Randomized Placebo-Controlled Trial (RPCT) of Maize/Zinc in Guatemala

Pregnancy Clinical Trial

Official title:
Randomized Placebo-Controlled Trial (RPCT) of Maize/Zinc in Guatemala

Clinical Trial Details — Status: Completed

Administrative data
NCT number NCT00098202
Other study ID # GN 06
Secondary ID U01HD040657
Status Completed
Phase Phase 3
First received December 3, 2004
Last updated December 16, 2013
Start date March 2003
Est. completion date April 2007

Study information
Verified date December 2013
Source NICHD Global Network for Women's and Children's Health
Contact n/a
Is FDA regulated No
Health authority United States: Federal Government
Study type Interventional

Clinical Trial Summary

Malnutrition is a serious health problem in the developing world. This study looks at the effects of changing the type of basic food staple (corn) used in Guatemala and infant zinc supplementation on infants' growth, development, and illnesses from infectious diseases.

Description:

Poor mineral nutrition, especially deficiencies of iron and zinc, is a major cause of maternal and, especially, infant morbidity/mortality in developing world countries. The objectives of this study are to determine whether: a) linear growth velocity between 6 and 12 months in infants receiving a 5mg Zn supplement will be greater than that for infants receiving placebo; b) linear growth velocity will be greater for infants receiving complementary foods containing low phytate maize than for the infants fed wild-type control maize. In addition, Zn metabolic studies will be performed. The objective of the metabolic studies are to measure key variables of Zn homeostasis in maternal participants during changes in the reproductive cycle and in infants during a time when they are most vulnerable to Zn deficiency.

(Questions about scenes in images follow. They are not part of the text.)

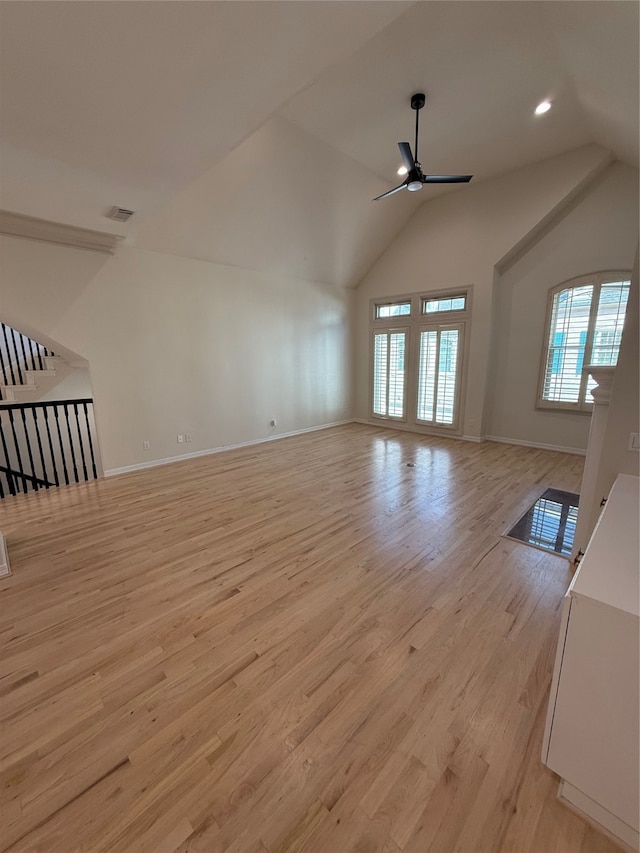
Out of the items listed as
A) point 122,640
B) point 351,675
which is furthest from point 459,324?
point 122,640

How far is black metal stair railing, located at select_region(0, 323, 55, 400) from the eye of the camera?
17.6 ft

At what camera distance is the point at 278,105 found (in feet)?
7.07

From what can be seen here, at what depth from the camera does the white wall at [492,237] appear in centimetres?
468

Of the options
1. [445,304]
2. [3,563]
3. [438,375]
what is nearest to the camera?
[3,563]

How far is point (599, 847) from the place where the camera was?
1.07m

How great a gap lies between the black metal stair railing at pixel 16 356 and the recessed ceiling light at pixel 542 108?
24.4 ft

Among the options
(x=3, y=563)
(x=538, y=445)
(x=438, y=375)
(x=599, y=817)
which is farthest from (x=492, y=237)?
(x=3, y=563)

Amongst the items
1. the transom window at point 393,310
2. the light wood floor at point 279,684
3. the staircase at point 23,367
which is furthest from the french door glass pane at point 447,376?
the staircase at point 23,367

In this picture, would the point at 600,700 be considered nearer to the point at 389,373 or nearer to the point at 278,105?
the point at 278,105

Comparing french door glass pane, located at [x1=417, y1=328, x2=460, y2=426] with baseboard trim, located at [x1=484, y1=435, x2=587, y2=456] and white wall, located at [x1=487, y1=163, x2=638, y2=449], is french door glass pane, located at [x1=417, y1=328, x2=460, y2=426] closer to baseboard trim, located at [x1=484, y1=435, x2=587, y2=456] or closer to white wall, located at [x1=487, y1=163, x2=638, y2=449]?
white wall, located at [x1=487, y1=163, x2=638, y2=449]

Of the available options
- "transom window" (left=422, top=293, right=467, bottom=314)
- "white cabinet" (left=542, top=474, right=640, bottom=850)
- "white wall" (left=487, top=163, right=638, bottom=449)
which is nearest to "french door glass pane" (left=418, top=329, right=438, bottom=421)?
"transom window" (left=422, top=293, right=467, bottom=314)

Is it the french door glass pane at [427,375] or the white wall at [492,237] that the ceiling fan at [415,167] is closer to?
the white wall at [492,237]

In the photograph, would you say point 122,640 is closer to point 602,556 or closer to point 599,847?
point 599,847

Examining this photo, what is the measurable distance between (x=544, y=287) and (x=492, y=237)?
3.82 ft
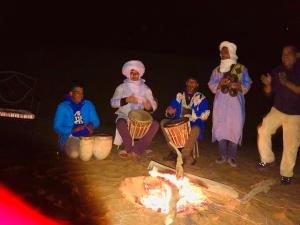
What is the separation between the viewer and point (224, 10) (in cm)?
1535

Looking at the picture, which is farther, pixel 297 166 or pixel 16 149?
pixel 297 166

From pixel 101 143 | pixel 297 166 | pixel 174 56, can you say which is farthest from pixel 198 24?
pixel 101 143

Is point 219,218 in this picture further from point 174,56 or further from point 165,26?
point 165,26

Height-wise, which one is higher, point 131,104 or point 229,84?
point 229,84

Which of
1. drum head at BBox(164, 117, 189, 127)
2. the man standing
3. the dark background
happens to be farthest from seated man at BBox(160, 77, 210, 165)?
the dark background

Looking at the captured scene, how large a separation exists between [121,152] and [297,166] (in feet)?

The primary outcome measurement is linear growth velocity between 6 and 12 months. Secondary outcomes are weight gain, diarrheal incidence/prevalence and infant neurodevelopmental measures. Optional maternal and infant biochemical data will be collected from a convenience sample comprised of willing participants.

One additional component to this study is to collect information on the nutritional status of the women receiving low-phytate vs. control maize and the infants enrolled in this study.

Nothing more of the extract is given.